Osmeña ran in 2010 elections for senator, but lost.

==Personal life==
Lito, as he was often called, was married to Annette Versoza and had three children, namely Mariano, Maria Luisa, and Emilio III. He had eight grand children - Annette, Santino, Marie, Katrien, Alexander, Emilio IV, Illeana, and Julia.
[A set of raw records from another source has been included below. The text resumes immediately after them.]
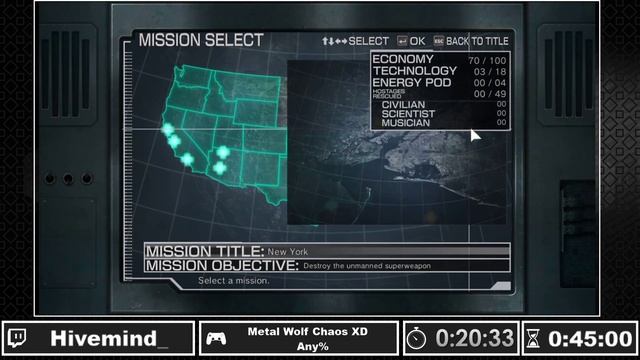 RUSC-a-thon 2019 Metal Wolf Chaos XD (Any%) от Hivemind_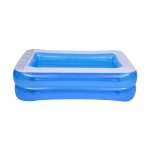 SunClub 51501 Nafukovací záhradný bazén 155 x 108 x 46 cm, modrý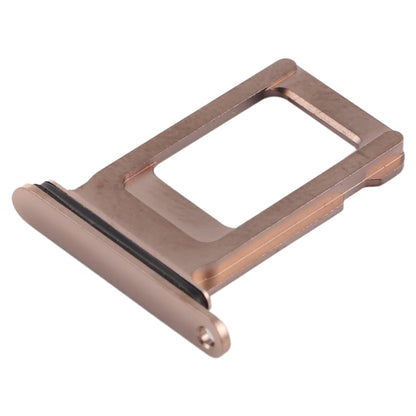 Gold SIM Card Tray for iPhone XS Max (Single SIM) - Compatible Replacement Part, Lightweight 0.01kg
Lito was part of the Osmeña clan, a very influential political family in the Philippines. Other prominent family members include former Senators Sergio Osmeña III, John Henry Osmeña and Sergio Osmeña Jr.; former Cebu City Mayor Tomas Osmeña, former President Sergio Osmeña, former Cebu Vice Governor John Gregory Osmeña, as well as his sister, real estate developer Annabelle "Annie" Osmeña-Aboitiz.

==Death==
Osmeña died on July 19, 2021, in his hometown of Cebu City from COVID-19. He was 82 years old. His wife Annette also died from complications of the virus two weeks later, on July 31.